Skins them and nails them to C2C's fence.....and he's in Canada


----------



## hassell (Feb 9, 2010)

youngdon said:


> Skins them and nails them to C2C's fence.....and he's in Canada


 HA!! Good one.


----------



## C2C (Mar 17, 2012)

youngdon said:


> Skins them and nails them to C2C's fence.....and he's in Canada


Hey !!! I resemble that remark ... LOL .. Wish I had a few of those rounds ,wouldn't have to lead anything .


----------



## Rediculous (Oct 16, 2013)

Sounds like a barrel burner to me, but, speed kills...


----------



## dwtrees (Mar 5, 2012)

Probably vaporize the coyote or at least 1/2 of it. Thats some crazy speed for sure, mach 7+.


----------



## JTKillough (May 4, 2010)

I'm a bit surprised that the V-Max would hold together. At 5032 fps, I expected to see a spatter of bullet particles. Holy smokes, that's some speed. Good stuff Glen, keep it coming.


----------



## Fitz (Jul 12, 2012)

Wow I wonder what it does to the chamber/action!???
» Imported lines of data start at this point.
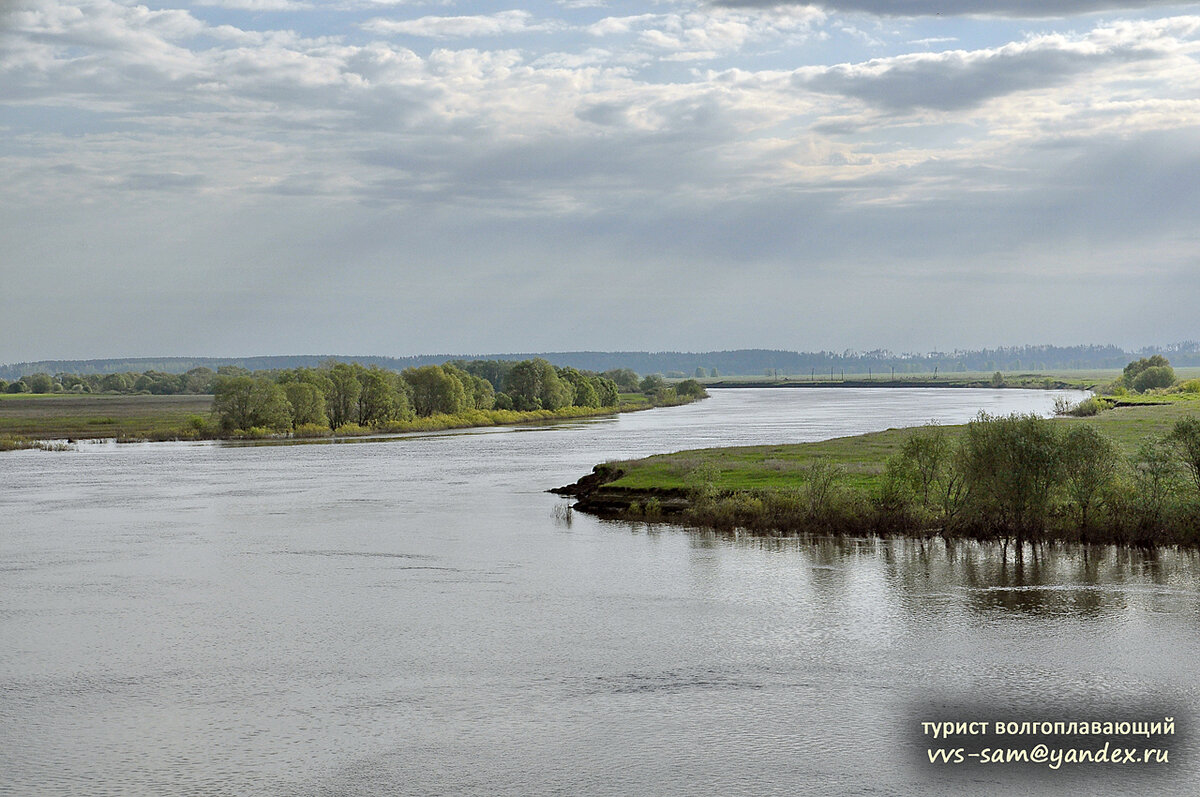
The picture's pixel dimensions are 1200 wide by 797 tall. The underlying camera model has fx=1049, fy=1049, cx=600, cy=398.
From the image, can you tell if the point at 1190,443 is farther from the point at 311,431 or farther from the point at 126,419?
the point at 126,419

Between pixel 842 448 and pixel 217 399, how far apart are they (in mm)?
80230

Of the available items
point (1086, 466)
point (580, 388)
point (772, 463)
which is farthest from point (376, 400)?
point (1086, 466)

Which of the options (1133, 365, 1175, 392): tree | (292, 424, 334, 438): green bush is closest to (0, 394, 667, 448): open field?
(292, 424, 334, 438): green bush

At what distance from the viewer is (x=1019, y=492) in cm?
3809

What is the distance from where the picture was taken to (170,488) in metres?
62.9

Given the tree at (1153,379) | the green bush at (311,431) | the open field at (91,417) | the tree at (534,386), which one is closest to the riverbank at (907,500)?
the green bush at (311,431)

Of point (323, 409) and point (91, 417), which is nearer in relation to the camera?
point (323, 409)

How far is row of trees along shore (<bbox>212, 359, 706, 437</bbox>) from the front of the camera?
4724 inches

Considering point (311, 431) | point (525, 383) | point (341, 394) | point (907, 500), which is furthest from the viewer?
point (525, 383)

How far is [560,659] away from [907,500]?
21.1 metres

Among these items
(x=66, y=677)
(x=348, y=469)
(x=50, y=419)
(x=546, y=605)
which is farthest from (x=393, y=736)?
(x=50, y=419)

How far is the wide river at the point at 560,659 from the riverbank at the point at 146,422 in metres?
74.8

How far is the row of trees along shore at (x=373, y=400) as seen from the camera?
120000mm

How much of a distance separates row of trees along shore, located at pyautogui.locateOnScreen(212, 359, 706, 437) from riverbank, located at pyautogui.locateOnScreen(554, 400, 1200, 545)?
76.4 m
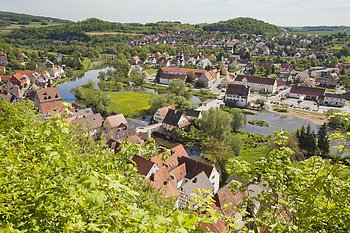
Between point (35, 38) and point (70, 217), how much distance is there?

Sent from my iPhone using Tapatalk


----------



## glenway (Mar 27, 2011)

If you check loading manuals, you'll see that the .300 Win Mag uses a lot of powder (relative term) for light-bullet loads. In fact, I've used 110-grain Hornady spire point loads for 30 years for varmints and they take just as much powder - up to 81 grains. That's all the case holds.

We don't rapid fire the rounds and have yet to see any accuracy trouble. Barrel/throat erosion? It'll happen eventually, but it's too much fun to worry about that stuff.


----------